# EXERCISE PASSAGE:
==================================================
This week, the Federal Court of Canada is hearing whether to uphold a previous ministerial order to phase out open pen salmon farms in the Discovery Islands.
In December 2020, Bernadette Jordan, then Minister of Fisheries, Oceans and the Canadian Coast Guard, ordered the phase out of fish farms in the area by June 2022. This means licenses of existing farms would not be renewed and no new farms would be granted approval throughout the Discovery Islands.
In response, Mowi Canada West, one of four aquaculture companies operating in the area, applied in January 2021 for the Federal Court to review this decision. That request was granted and the case is now being heard in Vancouver.
According to Mowi Canada West, the minister’s decision was made without consultation of the industry and threatens the viability of the company’s operations in British Columbia.
The fish farmers also claim that the former minister mischaracterised the science that was in front of her while making pejorative references to sea lice thresholds and sea lice treatments in the Discovery Islands.
Last week, the court heard how the former Fisheries Minister kept her top officials and the aquaculture industry in the dark before making her decision to shut down salmon farms in BC’s Discovery Islands.
Describing the decision by Jordan as irrational, unjustified and lacking in procedural fairness, the court was told that BC’s major salmon farming companies believe the former minister mischaracterised the science that was before her when she made the call to shut the farms last December.
“DFO itself was unaware the Minister was considering a ban on fish transfers and a prospective refusal of all aquaculture licences from (June) 2022 until mere days before the minister’s decision,” said a submission to the court by Mowi Canada West, which operates 15 of the 19 salmon farms in the Discovery islands.
Explain the criteria
Allison Webb the former Director of DFO’s Aquaculture Management Division (“AMD”) stated that she was not aware of the possibility of a decision on a transfer ban or a prospective refusal of all licences after June 2022, said Mowi in its court submission.
“I didn’t have any of that knowledge to advise Mowi” and “to the best of my knowledge we were consulting on the re-licensing of these farms, so I didn’t consider that other alternative related to that,” said Webb, according to Mowi.
==================================================
# LISTED ENTRIES:
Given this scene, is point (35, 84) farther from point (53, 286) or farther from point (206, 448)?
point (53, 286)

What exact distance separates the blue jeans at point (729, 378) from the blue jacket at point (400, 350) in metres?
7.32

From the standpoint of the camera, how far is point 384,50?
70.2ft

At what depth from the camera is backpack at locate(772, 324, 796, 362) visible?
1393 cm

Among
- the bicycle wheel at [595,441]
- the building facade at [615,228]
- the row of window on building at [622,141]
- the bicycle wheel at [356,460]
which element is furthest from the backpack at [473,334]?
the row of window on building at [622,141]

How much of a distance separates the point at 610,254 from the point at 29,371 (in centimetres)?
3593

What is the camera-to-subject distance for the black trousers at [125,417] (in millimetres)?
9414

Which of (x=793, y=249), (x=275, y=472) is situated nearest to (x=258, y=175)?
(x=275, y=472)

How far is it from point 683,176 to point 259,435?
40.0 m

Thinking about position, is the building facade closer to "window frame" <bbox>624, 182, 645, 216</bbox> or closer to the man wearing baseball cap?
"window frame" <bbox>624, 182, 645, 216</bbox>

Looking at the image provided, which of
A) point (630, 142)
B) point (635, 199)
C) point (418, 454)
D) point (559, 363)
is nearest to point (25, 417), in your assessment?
==================================================
# ACTIVITIES:
1. Reproduce the passage from the article on the Discovery Islands salmon farms, beginning with the words containing "In December 2020, Bernadette" and ending with "heard in Vancouver.".
2. Continue the article on the court case over the Discovery Islands salmon farms from the point where it stops.

# RESPONSES FOR EACH TASK:
1.
In December 2020, Bernadette Jordan, then Minister of Fisheries, Oceans and the Canadian Coast Guard, ordered the phase out of fish farms in the area by June 2022. This means licenses of existing farms would not be renewed and no new farms would be granted approval throughout the Discovery Islands.
In response, Mowi Canada West, one of four aquaculture companies operating in the area, applied in January 2021 for the Federal Court to review this decision. That request was granted and the case is now being heard in Vancouver.

2.
“Even after the decision, the current Director of AMD admitted that she couldn’t explain the criteria by which the Applicants’ Transfer Licence applications were being denied, stating, “I can’t specifically tell the companies exactly what it takes to be socially acceptable for the minister’s decision” because “[p]ersonally, I – I don’t know.”
In support of closure
Arguing in support of Jordan’s decision are lawyers from Ecojustice that are representing the David Suzuki Foundation Georgia Strait Alliance, Living Oceans Society, Watershed Watch, and biologist Alexandra Morton.
According to Ecojustice, the decision is supported by a precautionary approach to the management and protection of wild salmon.
Legal representatives of a coalition of First Nations involved in the case are also registered to appear. The phase-out was ordered after consultations with seven First Nations with territory in the Discovery Islands raised concerns about the impact of salmon farms on declining wild salmon stocks, according to an Ecojustice press release.
More to come
Lawyers representing the other aquaculture producers operating in the area, including Cermaq and Grieg will also be arguing in opposition to the decision in the hearing. Cermaq and Grieg also requested a court intervention on the decision.
The farmers contend that Jordan’s decision will see BC losing $390 million in annual economic output with $87 million less in annual salaries and benefits, and 1,535 fewer jobs, mainly in coastal communities of BC.